Two types of 4-(methylnitrosamino)-1-(3-pyridyl)-1-butanone hemoglobin adducts, from metabolites which migrate into or are formed in red blood cells.

The tobacco-specific nitrosamine, 4-(methylnitrosamino)-1-(3-pyridyl)-1- butanone (NNK), is considered to play an important role in the induction of lung cancer in tobacco users. In rats treated with [5-3H]NNK, 20 to 40% of the tritium bound to hemoglobin (Hb) is released by base hydrolysis as 4-hydroxy-1-(3-pyridyl)-1-butanone (HPB). This HPB-releasing adduct has been quantified in tobacco users and is considered a biochemical marker for uptake and activation of tobacco-specific nitrosamines. In this paper we report the formation of this adduct in red blood cells (RBC) cultured for 2 h with hepatocytes and 5 microM NNK (6.35 +/- 0.21 fmol HPB/mg Hb). The HPB-releasing adduct was not formed in RBC in the absence of hepatocytes (< 0.5 fmol/mg Hb). Therefore, the HPB-releasing adduct must form from a pyridyloxobutylating metabolite of NNK which traveled out of the hepatocytes and into RBC where it reacted with Hb. Other distinct Hb adducts were formed when NNK was incubated with RBC alone. 4-Oxo-4-(3-pyridyl)butyric acid was detected by radio flow high-performance liquid chromatography in the media of these incubations. The Hb isolated from RBC incubated with [C3H3]NNK contained as much as 10 times more covalently bound tritium than the Hb from [5-3H]NNK-treated cells. [C3H3]-1-Methylhistidine and [C3H3]-S- methyl-cysteine were formed when [C3H3]NNK was incubated with the 25,000 x g supernatant from RBC. This supernatant contains 50 mg Hb/ml.
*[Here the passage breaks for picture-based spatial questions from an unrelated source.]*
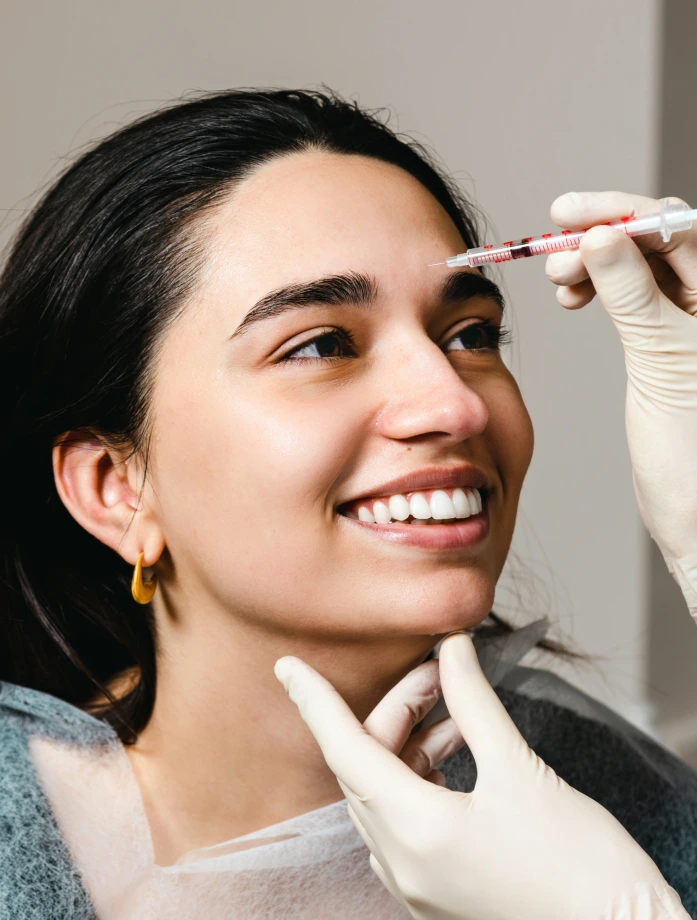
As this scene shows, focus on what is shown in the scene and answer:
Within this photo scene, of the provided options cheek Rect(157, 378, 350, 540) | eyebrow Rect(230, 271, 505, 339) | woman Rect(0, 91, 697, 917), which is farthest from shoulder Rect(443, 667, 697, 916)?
eyebrow Rect(230, 271, 505, 339)

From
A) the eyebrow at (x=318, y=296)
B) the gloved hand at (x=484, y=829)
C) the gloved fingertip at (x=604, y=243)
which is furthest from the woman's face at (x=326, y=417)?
the gloved fingertip at (x=604, y=243)

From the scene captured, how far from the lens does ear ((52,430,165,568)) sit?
56.6 inches

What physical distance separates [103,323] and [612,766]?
1.07 meters

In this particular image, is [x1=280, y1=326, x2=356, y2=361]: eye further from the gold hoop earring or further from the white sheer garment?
the white sheer garment

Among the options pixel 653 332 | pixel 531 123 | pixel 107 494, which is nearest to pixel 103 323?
pixel 107 494

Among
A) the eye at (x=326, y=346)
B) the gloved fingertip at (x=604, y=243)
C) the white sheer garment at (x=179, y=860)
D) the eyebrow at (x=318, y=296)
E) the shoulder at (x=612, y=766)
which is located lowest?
the shoulder at (x=612, y=766)

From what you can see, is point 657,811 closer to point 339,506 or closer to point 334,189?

We propose that Hb mediates alpha hydroxylation of NNK at the methylene carbon. The alpha-hydroxynitrosamine formed decomposes to methanediazohydroxide and 4-oxo-1-(3-pyridyl)butanal. The former would methylate nucleophilic sites in Hb, i.e., cysteine and histidine. The latter would bind to Hb or be further oxidized to 4-oxo-4-(3-pyridyl)butyric acid. The ability of the RBC to activate NNK to Hb-binding species stresses the importance of understanding how a particular adduct is formed prior to its use as a biochemical marker or internal dose monitor.